Tal vez una recreación virtual de un presente paralelo sirva para algo, aunque sirva a pocos. Lo contrafactual sería la existencia de una dictadura e imaginar un secesionismo que hubiera llegado hasta donde ha llegado el actual secesionismo en Cataluña, obviando ahora que éste con toda su imaginativa recreación del pasado no ha logrado identificar ni una sola presencia significativa del secesionismo en la larga noche de la dictadura real. Veamos algunas de las consecuencias de la existencia de la dictadura que tan insistentemente invocan, sólo algunas.

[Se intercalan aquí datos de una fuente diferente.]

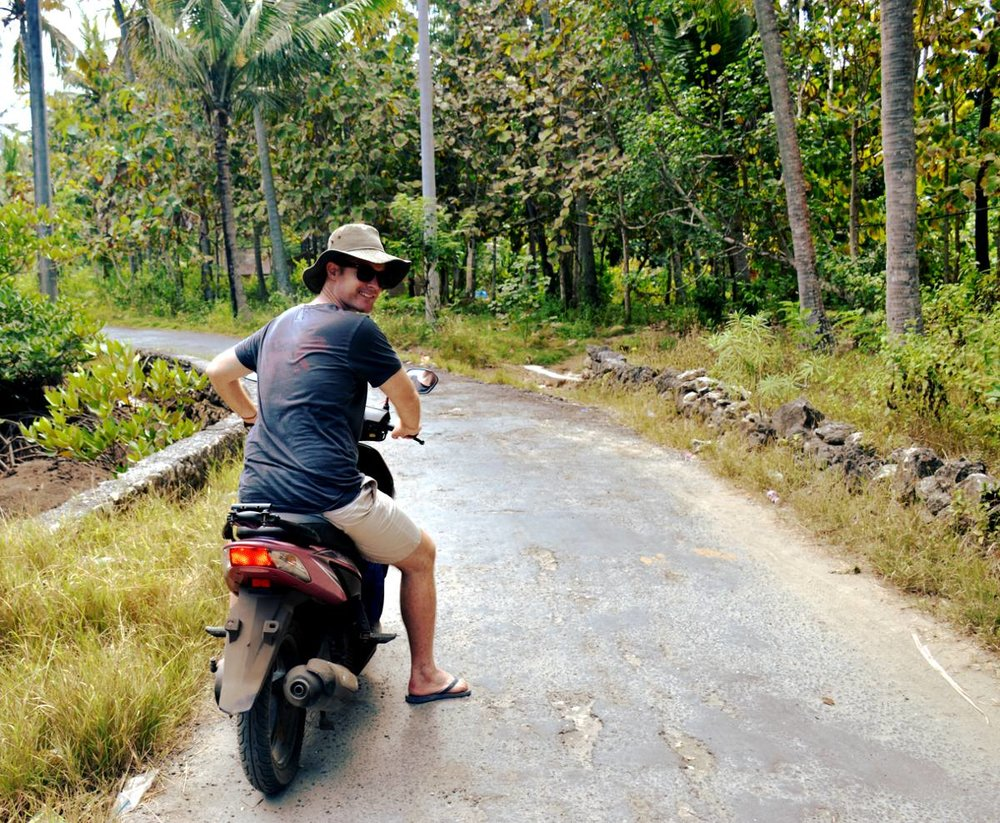 Bali Ubud man driving scooter
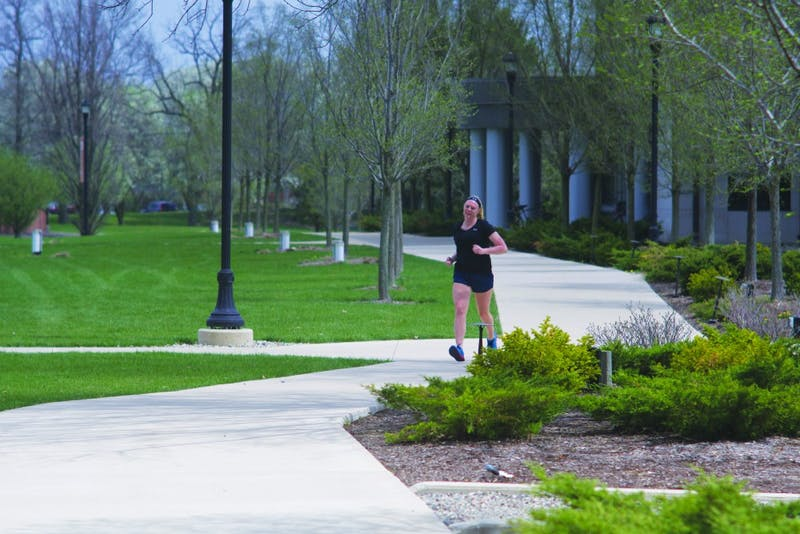 Senior Lilly Burton wrapped up her 20-week training regimen with a short run on Taylor's campus this past week. (Photograph by Tim Hudson)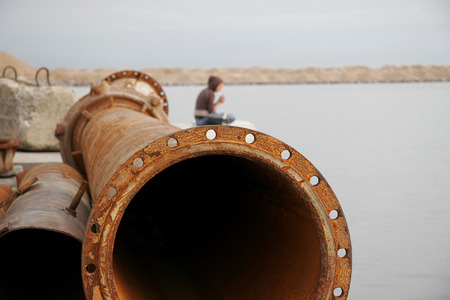 An old rusty pipe on the lake. Stock Photo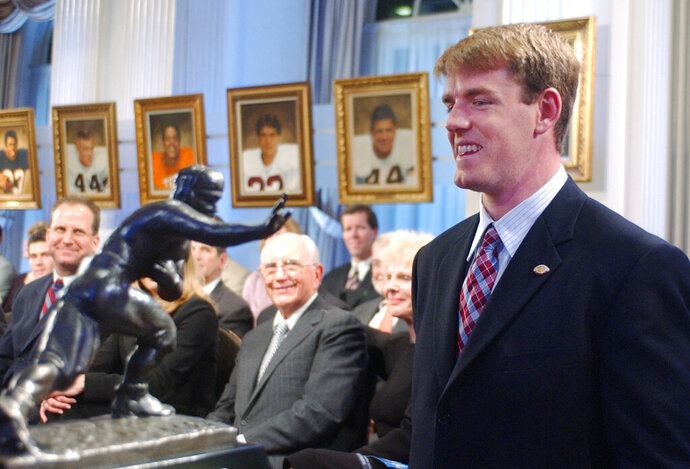 FILE - USC quarterback Carson Palmer, right, smiles at the Heisman Trophy after being named the 2002 Heisman Trophy winner at The Yale Club in New York, in this Dec. 14, 2002, file photo. Heisman Trophy winner Carson Palmer and former Oklahoma coach Bob Stoops are among the 13 former players and coaches who make up the latest College Football Hall of Fame class.  The National Football Foundation announced the newly elected hall of famers Monday, Jan. 11, 2021. This class will be inducted in December. (AP Photo/Suzanne Plunkett, File)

Si España fuera una dictadura no habría aplicación de un artículo 155, que sólo impone, en determinadas circunstancias y respetando estrictos requisitos de procedimiento, cumplir las obligaciones que la Constitución u otras leyes establecen. La Generalitat de Cataluña sería abolida y las instituciones autonómicas, la administración y los cargos de confianza, los medios públicos de comunicación --esa TV3 tan sensible con el procés y sus agentes, tan sensible con el juicio y los procesados-- serían suprimidos de raíz junto con todos los derechos, privilegios y recursos del autogobierno.

Si España fuera una dictadura, los dirigentes secesionistas serían juzgados por un Tribunal de Orden Público --un lúgubre TOP-- sin garantías, miramientos ni transparencia, con un código penal agravado, sentencias inapelables en el ámbito europeo y condenas de cumplimiento íntegro en cárceles del interior o de las islas.

Si España fuera una dictadura, vocear “La autodeterminación no es un delito” sería considerado un delito, y sus promotores llevados ante el Tribunal de Orden Público. Y mucho menos sería posible que una multitud se manifestara detrás de una pancarta con un lema como ese.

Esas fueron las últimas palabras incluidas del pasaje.